Opinions differ as to the precise causes of the German decision to retreat. We have heard far too little of the fine work of the British divisions in this area. Their advance is important, because it is pointed directly at Fismes, the key of the whole salient. The probability is, however, that the retreat is due, not to the success of the Allies at any point, but to the irresistible pressure on the Germans around the whole of their very vulnerable battlefront. They have been squeezed out of the valley of the Marne, and the process of squeezing continues.
They owe their misfortunes chiefly to their tendency to regard opponents with contempt. They thought that on the Marne they could repeat their easy sweep southwards across the Aisne, and they refused to believe that General Foch was strong enough to attempt a counter-stroke. The attempts of the enemy to conceal the truth from the German civil population are indicated by the impudent statement in yesterday’s German bulletin that “on the battle front the day passed off quietly”. A succession of such “quiet days” would suit us very well.

Military service for strikers

The Prime Minister announced last night that strikers “wilfully absent from their work on or after Monday, July 29, will be deemed to have voluntarily placed themselves outside the area of munitions industries” and that “their protection certificates will cease to have effect from that date, and they will become liable to the provisions of the Military Service Acts”.
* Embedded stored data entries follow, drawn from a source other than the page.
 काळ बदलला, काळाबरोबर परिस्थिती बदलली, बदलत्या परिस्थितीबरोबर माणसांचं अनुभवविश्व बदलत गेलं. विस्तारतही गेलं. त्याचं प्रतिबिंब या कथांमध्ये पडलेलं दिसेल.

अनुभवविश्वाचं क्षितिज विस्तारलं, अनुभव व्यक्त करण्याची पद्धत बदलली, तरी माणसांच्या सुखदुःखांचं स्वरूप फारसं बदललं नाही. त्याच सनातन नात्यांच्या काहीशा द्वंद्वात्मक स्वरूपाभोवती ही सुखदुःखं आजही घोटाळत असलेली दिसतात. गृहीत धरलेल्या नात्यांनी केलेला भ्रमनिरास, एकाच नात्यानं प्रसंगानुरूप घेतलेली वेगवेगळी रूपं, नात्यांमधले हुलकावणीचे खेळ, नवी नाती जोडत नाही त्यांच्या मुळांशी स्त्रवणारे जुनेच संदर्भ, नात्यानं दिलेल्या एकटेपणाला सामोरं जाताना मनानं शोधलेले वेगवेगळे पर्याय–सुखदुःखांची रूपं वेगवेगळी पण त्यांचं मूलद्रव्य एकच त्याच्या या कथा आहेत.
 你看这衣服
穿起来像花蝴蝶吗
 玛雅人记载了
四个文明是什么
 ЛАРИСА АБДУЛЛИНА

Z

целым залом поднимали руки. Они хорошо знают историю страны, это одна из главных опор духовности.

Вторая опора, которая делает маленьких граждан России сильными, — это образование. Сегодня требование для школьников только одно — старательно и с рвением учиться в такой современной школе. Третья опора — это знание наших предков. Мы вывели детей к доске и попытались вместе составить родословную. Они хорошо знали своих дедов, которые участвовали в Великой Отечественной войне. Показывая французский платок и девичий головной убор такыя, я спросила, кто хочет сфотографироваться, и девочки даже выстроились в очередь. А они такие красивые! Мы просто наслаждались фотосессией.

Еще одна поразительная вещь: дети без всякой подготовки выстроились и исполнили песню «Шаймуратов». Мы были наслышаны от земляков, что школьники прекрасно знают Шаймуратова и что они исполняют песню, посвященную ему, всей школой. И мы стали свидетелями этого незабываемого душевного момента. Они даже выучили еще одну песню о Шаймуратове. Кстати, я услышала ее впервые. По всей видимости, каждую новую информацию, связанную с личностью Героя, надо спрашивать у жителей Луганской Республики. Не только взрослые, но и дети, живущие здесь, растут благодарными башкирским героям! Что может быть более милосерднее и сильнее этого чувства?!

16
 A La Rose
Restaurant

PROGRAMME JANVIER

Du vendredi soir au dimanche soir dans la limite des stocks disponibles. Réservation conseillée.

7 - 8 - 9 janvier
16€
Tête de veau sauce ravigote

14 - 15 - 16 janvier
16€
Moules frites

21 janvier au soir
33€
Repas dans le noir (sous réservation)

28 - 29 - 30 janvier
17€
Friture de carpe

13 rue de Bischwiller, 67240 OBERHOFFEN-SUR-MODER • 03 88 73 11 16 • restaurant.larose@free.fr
This decision is grave, but it will have the support of a large majority of the people of this country. The strike at Coventry, Birmingham, and elsewhere is bald defiance of the Government. The men who insisted upon it knew perfectly well that it was this, but chose deliberately a trial of strength. Everyone knows, as they know, that the moment they have chosen is critical beyond almost any other moment of these last four years of crisis. In stricken France men began to breathe again last week, and upon that very instant came the news that English workmen were about to suspend work on munitions. People throughout the country see that this is no ordinary labour dispute, but a plain challenge to the State. Its condemnation is conspicuously general, without distinction of class or sex, in every part of the land. No labour trouble since the war began has been so universally reprobated. The Prime Minister mentions the reasons. Millions of the fellow-countrymen of the strikers “are hourly facing danger and death for their country”, and “the men now on strike have been granted exemption from these perils only because their services were considered of more value to the State in the workshops than in the Army.”
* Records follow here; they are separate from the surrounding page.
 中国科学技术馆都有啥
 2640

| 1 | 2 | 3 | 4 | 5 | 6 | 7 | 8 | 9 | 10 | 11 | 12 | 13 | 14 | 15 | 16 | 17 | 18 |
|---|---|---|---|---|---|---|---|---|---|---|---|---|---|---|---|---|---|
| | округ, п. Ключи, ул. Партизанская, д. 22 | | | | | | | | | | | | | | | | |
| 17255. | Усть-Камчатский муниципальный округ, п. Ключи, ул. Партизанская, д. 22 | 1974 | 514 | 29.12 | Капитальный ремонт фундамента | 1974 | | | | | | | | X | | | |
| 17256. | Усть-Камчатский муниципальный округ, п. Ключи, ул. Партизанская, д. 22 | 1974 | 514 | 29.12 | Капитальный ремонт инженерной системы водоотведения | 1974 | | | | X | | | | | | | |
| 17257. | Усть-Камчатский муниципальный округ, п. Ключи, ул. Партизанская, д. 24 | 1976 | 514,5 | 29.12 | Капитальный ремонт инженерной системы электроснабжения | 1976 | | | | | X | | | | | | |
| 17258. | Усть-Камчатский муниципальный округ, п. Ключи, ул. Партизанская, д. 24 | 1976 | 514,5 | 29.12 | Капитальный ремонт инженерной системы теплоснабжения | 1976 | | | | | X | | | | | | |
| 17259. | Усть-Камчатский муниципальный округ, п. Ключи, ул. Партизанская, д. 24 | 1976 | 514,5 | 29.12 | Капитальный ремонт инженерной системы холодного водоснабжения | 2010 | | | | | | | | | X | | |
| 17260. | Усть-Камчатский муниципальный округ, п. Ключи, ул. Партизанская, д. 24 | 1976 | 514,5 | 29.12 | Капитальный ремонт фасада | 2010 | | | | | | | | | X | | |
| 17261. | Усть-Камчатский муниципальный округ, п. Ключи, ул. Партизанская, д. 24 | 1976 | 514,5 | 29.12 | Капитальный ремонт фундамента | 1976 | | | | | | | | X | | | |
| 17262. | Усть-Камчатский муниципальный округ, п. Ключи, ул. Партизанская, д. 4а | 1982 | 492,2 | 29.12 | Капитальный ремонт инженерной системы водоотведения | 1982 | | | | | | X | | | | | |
Thousands of other, often older, men have not been so fortunate, and exemptions outside munitions are granted on the strict condition that the work for which they are granted is done without break in occupation. The strikers must know this. They have affected to scoff at it, declaring — as our Special Correspondent at Leeds told us yesterday — that Mr Churchill would be “bound to yield,” and professing “to be more amused than frightened by the threat to send strikers into the Army.”
It is no longer a threat, but a determination; and they will do well to realize that it is the determination, not of the Government alone, but of the country.